# another wb turkey call test day 3



## davduckman2010 (Apr 23, 2014)

well my other son went to MY honey hole today. he sat in the exact same spot as his brother did it took him twice as long to get this one 20 minutes. a hen came screaming out of the woods ready to fight the decoy with 2 young gobblers in tow. he never knew what hit him nighty nite.20 lbs 5 inch beard that's it im going Friday morning , screw work I cant take it no more. this was a spalted maple duck wood pot call from mi yingling I got last year. I will be using another of the many pot calls tomorrow that I got here on wood barter. we will be your official field testers  so far fellas yall batting 1000 . I think he got this because of the wood barter hat

Reactions: Like 5 | Way Cool 2


----------



## manbuckwal (Apr 23, 2014)

Whomever gets the smallest bird does the cooking  ?
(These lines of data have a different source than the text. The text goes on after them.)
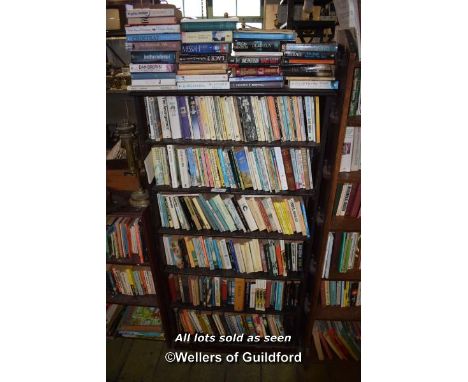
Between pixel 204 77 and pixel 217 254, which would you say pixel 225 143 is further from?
pixel 217 254

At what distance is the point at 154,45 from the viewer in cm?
144

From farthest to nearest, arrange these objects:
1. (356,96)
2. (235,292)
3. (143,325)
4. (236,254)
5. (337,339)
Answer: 1. (143,325)
2. (337,339)
3. (235,292)
4. (236,254)
5. (356,96)

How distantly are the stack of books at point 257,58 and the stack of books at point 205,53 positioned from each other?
0.13 feet

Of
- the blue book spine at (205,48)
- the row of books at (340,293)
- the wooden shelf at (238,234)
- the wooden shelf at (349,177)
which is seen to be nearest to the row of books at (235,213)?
the wooden shelf at (238,234)

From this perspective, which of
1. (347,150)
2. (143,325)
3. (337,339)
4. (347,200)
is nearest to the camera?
(347,150)

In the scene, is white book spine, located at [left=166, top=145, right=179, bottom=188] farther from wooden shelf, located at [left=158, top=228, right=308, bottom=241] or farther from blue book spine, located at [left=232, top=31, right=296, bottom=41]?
blue book spine, located at [left=232, top=31, right=296, bottom=41]

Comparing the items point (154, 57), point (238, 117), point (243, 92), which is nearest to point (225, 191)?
point (238, 117)

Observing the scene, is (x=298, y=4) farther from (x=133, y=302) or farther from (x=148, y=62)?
(x=133, y=302)

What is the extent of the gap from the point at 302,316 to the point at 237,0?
4.93 meters

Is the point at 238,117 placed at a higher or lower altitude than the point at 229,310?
higher

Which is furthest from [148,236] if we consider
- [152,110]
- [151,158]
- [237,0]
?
[237,0]

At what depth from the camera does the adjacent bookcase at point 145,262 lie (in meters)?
1.83

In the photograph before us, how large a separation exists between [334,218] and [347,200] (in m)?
0.11

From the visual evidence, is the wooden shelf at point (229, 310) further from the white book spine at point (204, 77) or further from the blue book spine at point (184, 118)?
the white book spine at point (204, 77)
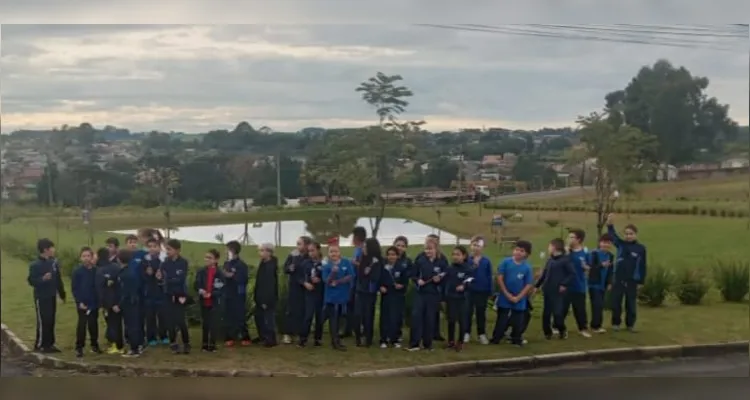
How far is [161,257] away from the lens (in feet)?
29.2

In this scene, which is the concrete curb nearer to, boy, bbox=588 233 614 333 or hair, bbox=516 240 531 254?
boy, bbox=588 233 614 333

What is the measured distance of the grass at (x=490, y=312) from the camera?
8797 mm

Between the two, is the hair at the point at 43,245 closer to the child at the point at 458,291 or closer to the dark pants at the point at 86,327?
the dark pants at the point at 86,327

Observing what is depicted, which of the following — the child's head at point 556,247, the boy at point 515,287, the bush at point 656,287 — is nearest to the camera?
the boy at point 515,287

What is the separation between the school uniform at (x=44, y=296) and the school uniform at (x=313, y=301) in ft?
6.45

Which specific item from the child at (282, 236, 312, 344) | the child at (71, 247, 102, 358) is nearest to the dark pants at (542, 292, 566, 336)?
the child at (282, 236, 312, 344)

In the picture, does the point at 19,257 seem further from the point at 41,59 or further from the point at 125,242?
the point at 41,59

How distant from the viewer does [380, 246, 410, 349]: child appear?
898 cm

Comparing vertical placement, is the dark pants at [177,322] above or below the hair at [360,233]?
below

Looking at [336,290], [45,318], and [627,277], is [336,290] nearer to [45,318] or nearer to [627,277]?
[45,318]

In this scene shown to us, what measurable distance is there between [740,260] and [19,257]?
19.7 feet

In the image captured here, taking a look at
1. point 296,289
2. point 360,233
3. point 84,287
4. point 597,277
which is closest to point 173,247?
point 84,287

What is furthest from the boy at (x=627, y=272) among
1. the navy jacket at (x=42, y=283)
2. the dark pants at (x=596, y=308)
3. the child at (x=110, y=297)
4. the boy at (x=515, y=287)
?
the navy jacket at (x=42, y=283)

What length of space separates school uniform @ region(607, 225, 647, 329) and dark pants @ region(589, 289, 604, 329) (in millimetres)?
129
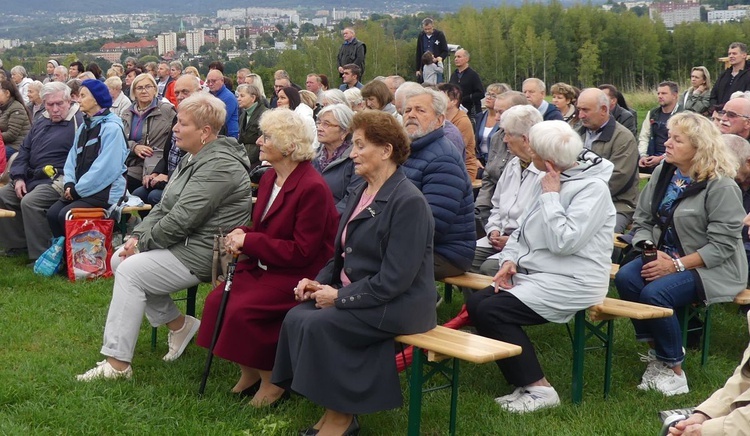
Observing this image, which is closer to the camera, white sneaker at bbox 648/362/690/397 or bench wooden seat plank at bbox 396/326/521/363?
bench wooden seat plank at bbox 396/326/521/363

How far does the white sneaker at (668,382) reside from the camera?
538cm

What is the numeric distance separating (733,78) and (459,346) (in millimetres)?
9060

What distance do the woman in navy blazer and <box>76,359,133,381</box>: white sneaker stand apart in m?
1.36

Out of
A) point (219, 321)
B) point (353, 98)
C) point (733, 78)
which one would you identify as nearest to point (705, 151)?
point (219, 321)

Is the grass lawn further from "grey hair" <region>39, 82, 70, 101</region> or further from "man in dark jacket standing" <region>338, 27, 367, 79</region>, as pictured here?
"man in dark jacket standing" <region>338, 27, 367, 79</region>

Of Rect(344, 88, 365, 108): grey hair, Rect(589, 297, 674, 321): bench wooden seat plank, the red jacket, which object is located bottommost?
Rect(589, 297, 674, 321): bench wooden seat plank

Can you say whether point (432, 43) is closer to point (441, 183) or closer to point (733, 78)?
point (733, 78)

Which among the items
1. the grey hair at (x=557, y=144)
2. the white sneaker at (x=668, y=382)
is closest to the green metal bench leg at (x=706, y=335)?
the white sneaker at (x=668, y=382)

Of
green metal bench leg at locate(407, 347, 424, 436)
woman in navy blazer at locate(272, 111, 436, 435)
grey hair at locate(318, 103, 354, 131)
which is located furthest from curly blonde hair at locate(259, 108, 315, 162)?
green metal bench leg at locate(407, 347, 424, 436)

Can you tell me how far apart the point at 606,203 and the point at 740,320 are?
91.9 inches

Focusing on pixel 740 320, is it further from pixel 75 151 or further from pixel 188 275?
pixel 75 151

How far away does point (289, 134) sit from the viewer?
5.42 m

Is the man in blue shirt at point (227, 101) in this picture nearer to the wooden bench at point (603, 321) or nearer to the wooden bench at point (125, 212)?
the wooden bench at point (125, 212)

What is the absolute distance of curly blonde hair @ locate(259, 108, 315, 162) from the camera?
5406mm
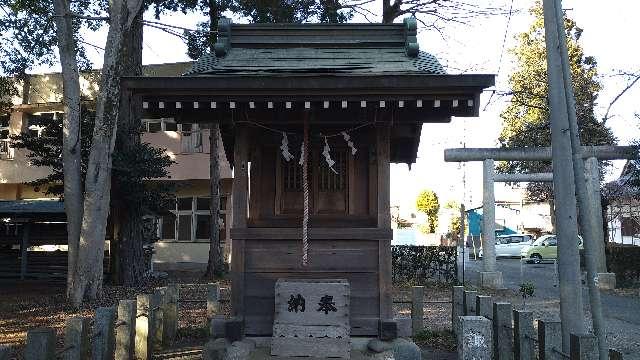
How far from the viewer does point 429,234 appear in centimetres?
4612

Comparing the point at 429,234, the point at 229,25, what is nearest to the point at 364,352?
the point at 229,25

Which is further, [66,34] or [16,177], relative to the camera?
[16,177]

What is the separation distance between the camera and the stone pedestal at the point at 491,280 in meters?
Answer: 16.7

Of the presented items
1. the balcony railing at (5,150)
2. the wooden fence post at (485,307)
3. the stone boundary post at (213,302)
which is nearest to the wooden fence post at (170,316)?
the stone boundary post at (213,302)

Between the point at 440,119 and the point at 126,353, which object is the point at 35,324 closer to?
the point at 126,353

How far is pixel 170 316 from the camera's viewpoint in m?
8.28

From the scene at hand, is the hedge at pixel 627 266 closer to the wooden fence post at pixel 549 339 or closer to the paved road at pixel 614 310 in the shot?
the paved road at pixel 614 310

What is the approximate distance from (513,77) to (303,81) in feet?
89.0

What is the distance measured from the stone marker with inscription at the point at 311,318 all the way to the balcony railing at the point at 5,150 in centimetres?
2418

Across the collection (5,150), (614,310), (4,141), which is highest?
(4,141)

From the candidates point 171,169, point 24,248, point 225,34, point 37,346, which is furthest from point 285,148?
point 171,169

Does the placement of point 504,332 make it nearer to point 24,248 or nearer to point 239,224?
point 239,224

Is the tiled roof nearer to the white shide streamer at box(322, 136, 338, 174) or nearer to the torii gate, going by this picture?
the torii gate

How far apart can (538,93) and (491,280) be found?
13.9 m
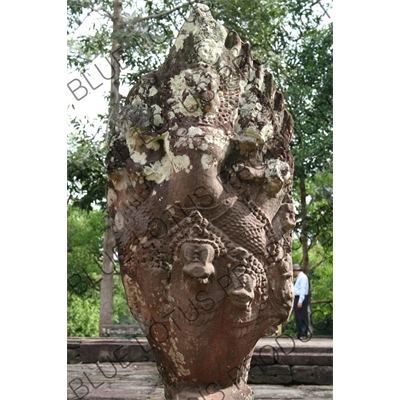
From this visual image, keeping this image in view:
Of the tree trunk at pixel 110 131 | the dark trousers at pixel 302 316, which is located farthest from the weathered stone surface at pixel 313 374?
the tree trunk at pixel 110 131

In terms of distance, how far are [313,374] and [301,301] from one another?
1899 millimetres

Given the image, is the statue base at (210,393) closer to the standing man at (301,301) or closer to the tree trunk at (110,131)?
the tree trunk at (110,131)

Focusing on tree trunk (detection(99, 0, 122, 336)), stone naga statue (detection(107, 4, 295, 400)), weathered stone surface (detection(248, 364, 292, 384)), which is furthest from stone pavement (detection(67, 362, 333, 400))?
tree trunk (detection(99, 0, 122, 336))

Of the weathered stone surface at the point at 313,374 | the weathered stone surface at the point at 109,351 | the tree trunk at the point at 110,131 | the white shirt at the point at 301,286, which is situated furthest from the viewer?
the tree trunk at the point at 110,131

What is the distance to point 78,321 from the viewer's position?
14.1 metres

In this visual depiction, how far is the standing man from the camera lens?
702 cm

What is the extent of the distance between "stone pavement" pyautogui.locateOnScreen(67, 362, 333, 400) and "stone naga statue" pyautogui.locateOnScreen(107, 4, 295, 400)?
1.32 meters

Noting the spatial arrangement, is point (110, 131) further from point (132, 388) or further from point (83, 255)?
point (83, 255)

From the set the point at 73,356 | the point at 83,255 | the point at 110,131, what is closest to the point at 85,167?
the point at 110,131

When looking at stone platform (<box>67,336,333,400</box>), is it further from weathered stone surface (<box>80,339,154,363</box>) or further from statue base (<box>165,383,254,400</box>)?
statue base (<box>165,383,254,400</box>)

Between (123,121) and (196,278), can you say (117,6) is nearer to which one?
(123,121)

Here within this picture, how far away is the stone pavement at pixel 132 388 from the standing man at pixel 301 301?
78.4 inches

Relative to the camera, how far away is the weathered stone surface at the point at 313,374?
522 cm

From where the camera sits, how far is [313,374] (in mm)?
5246
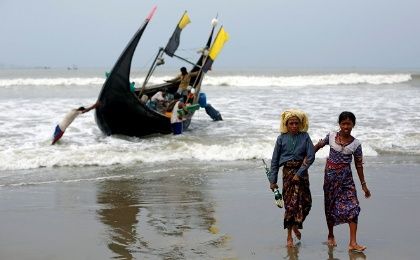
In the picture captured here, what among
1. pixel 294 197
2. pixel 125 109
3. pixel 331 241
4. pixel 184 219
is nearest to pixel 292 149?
pixel 294 197

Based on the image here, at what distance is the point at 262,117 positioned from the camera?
15000 mm

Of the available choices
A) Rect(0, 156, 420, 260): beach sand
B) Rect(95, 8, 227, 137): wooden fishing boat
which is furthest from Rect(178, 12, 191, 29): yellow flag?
Rect(0, 156, 420, 260): beach sand

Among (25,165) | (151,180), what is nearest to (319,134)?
(151,180)

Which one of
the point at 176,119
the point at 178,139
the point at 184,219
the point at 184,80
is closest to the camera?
the point at 184,219

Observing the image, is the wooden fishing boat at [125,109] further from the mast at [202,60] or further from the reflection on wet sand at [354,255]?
the reflection on wet sand at [354,255]

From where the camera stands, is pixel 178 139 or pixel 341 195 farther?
pixel 178 139

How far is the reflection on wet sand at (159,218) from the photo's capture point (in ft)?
14.3

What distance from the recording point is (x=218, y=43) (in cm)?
1362

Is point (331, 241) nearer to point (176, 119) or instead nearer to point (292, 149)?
point (292, 149)

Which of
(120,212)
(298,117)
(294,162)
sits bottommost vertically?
(120,212)

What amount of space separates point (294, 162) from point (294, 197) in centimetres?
28

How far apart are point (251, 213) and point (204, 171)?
2.63 m

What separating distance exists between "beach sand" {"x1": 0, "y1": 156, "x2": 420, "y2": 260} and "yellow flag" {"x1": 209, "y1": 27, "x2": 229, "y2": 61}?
6285 mm

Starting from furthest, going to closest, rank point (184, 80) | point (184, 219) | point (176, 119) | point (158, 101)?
point (184, 80) < point (158, 101) < point (176, 119) < point (184, 219)
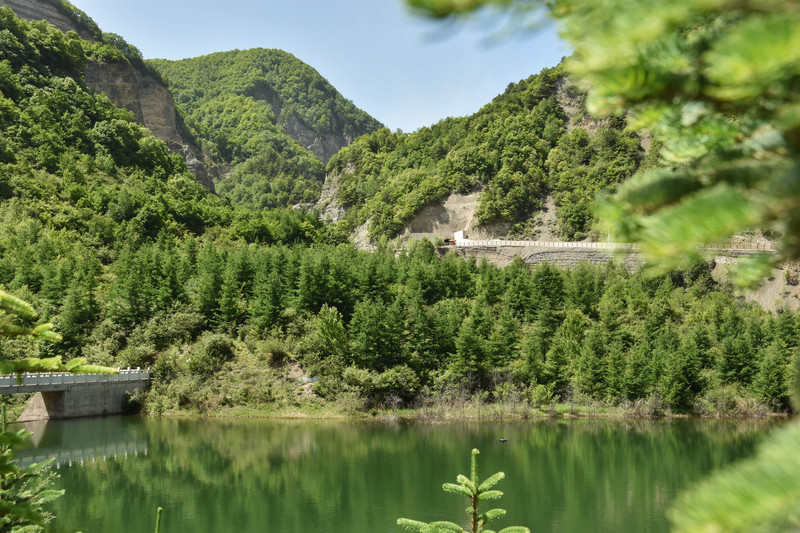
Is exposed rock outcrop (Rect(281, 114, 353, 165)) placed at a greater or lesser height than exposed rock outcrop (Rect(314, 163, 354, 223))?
greater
Reactions: Agree 2 | Funny 1


----------



## woodtickgreg (Apr 23, 2014)

Wrong! The guy in this pic does all the cooking because he's awesome at it! Scott is a great cook, feeds me to good when I'm there visiting.

Reactions: Like 1


----------



## SENC (Apr 23, 2014)

Those boys are gonna clean out YOUR honey hole! When you gonna tell them to get their own?

Reactions: Agree 1


----------



## davduckman2010 (Apr 23, 2014)

lol im going to let them boys burn up there 2 tags and then im going to the good spot where the begins are the other honey hole they don't know about them boys are hunting and fishing fools  there slaming walleyes / yellow perch and crappies this last week when there not killin birds. eatings been good lately  just pulled that young bird out the smoker a couple minutes ago . emmmmmm emmmmmmmmmmm time too chow

Reactions: Like 3 | EyeCandy! 3 | Way Cool 2


----------



## Mike1950 (Apr 23, 2014)

Plumbers can't take friday off- remember the plumber rules- sh!t goes downhill and payday is friday!!!!!!!!!!!

Reactions: Like 1 | Funny 5


----------



## davduckman2010 (Apr 23, 2014)

Mike1950 said:


> Plumbers can't take friday off- remeber the plumber rules- sh!t goes downhill and payday is friday!!!!!!!!!!!


 paydays on wensday and im the boss lol

Reactions: Like 4 | Funny 3


----------



## brown down (Apr 24, 2014)

Mike1950 said:


> Plumbers can't take friday off- remeber the plumber rules- sh!t goes downhill and payday is friday!!!!!!!!!!!



and don't bite your finger nails lol 

good deal Dave, nice bird!!! birds here have been gobbling for about a month. I think my state has always been a month late, which makes it that much more of challenge.

Reactions: Funny 1


----------



## longbeard (Apr 24, 2014)

Them boys are hammering the birds Duck.

I still think you should send that call to me 
I don't think it would work on WV birds though ( reverse psychology ) 



Harry (  ) M


----------